Traté de decirlo con tacto, pues pensaba que se ofendería, pero lo único que conseguí fue otra sonrisa ladeada, como si lo divirtiera a su pesar.

– ¿Mencionárselo a alguien? Sólo a medio Biarritz antes de la cena.

Sin duda mi expresión fue de desaprobación.

– Está a punto de decirme, señorita Bray, que un testamento es confidencial. De haber creído que pretendía que fuese su testamento de verdad, supongo que no se lo habría contado a nadie.

– ¿No creyó que iba en serio?

– Claro que no. No era más que una buena anécdota y Topaz se habría desilusionado si no lo hubiese comentado con cuanta gente me fuera posible.

De nuevo mi expresión debió mostrar lo que sentía.
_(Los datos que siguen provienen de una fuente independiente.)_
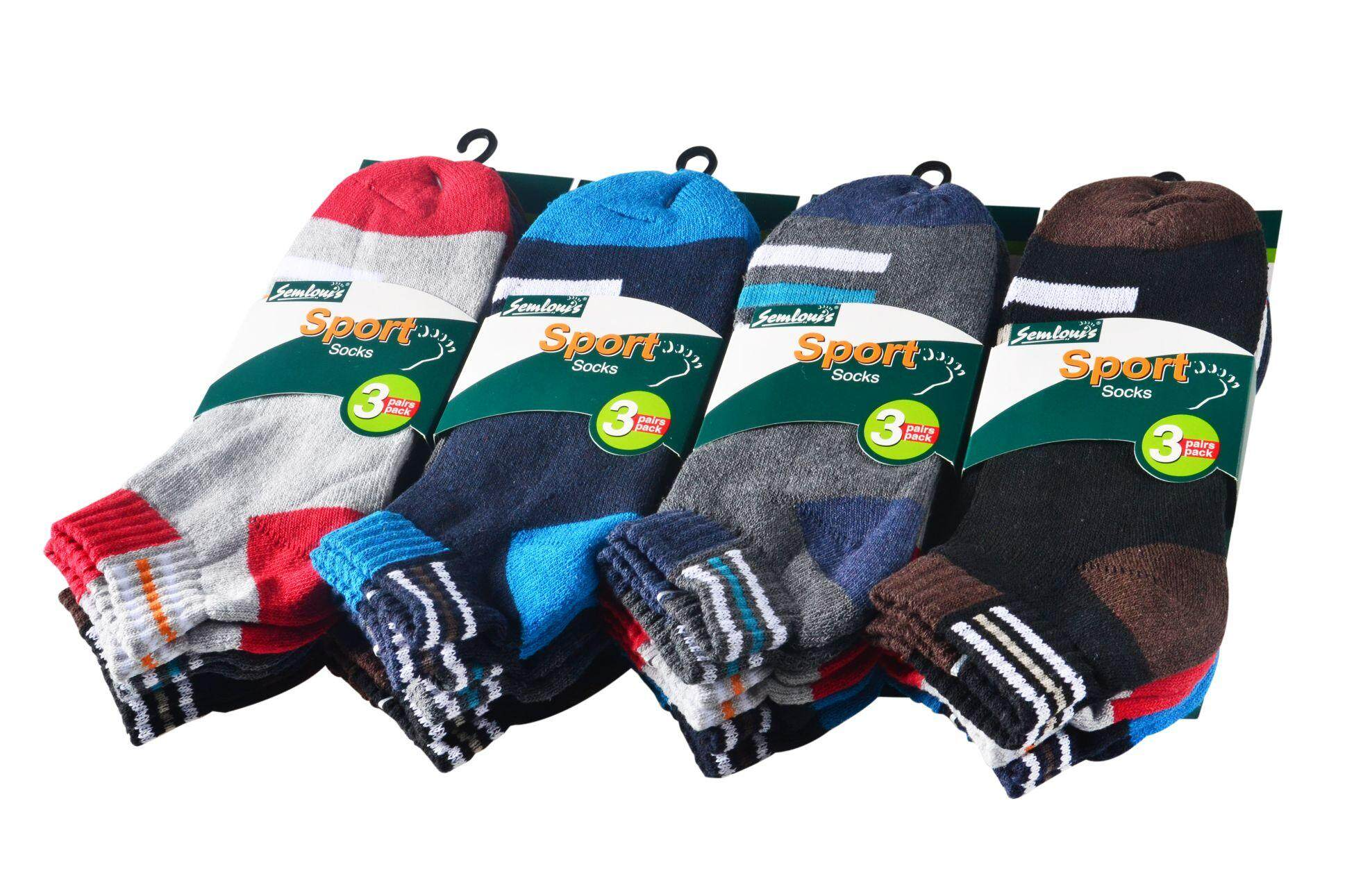 Semlouis 3 in 1 Ankle Cushion Base Socks - Basic Design with Lines / PKT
– Verá, algunos de nosotros escribimos poemas o pintamos cuadros. A Topaz le encantaba hacer cosas inesperadas o divertidas y que se hablara de ellas. Si esa tarde, a la hora de la cena, todo el mundo no hubiese hablado del hecho de que Topaz Brown había legado su dinero a las sufragistas, yo no habría cumplido con mi deber.

– Ya veo.

Guardamos silencio un rato. Creo que le interesó darse cuenta de que la idea me dolía. Al cabo, le agradecí el tiempo que me había dedicado y dije que lo vería en el entierro. Él me informó que había prometido acompañar a Tansy. Me pregunté si era porque le parecería divertido ser visto en compañía de una criada, o si se trataba de bondad.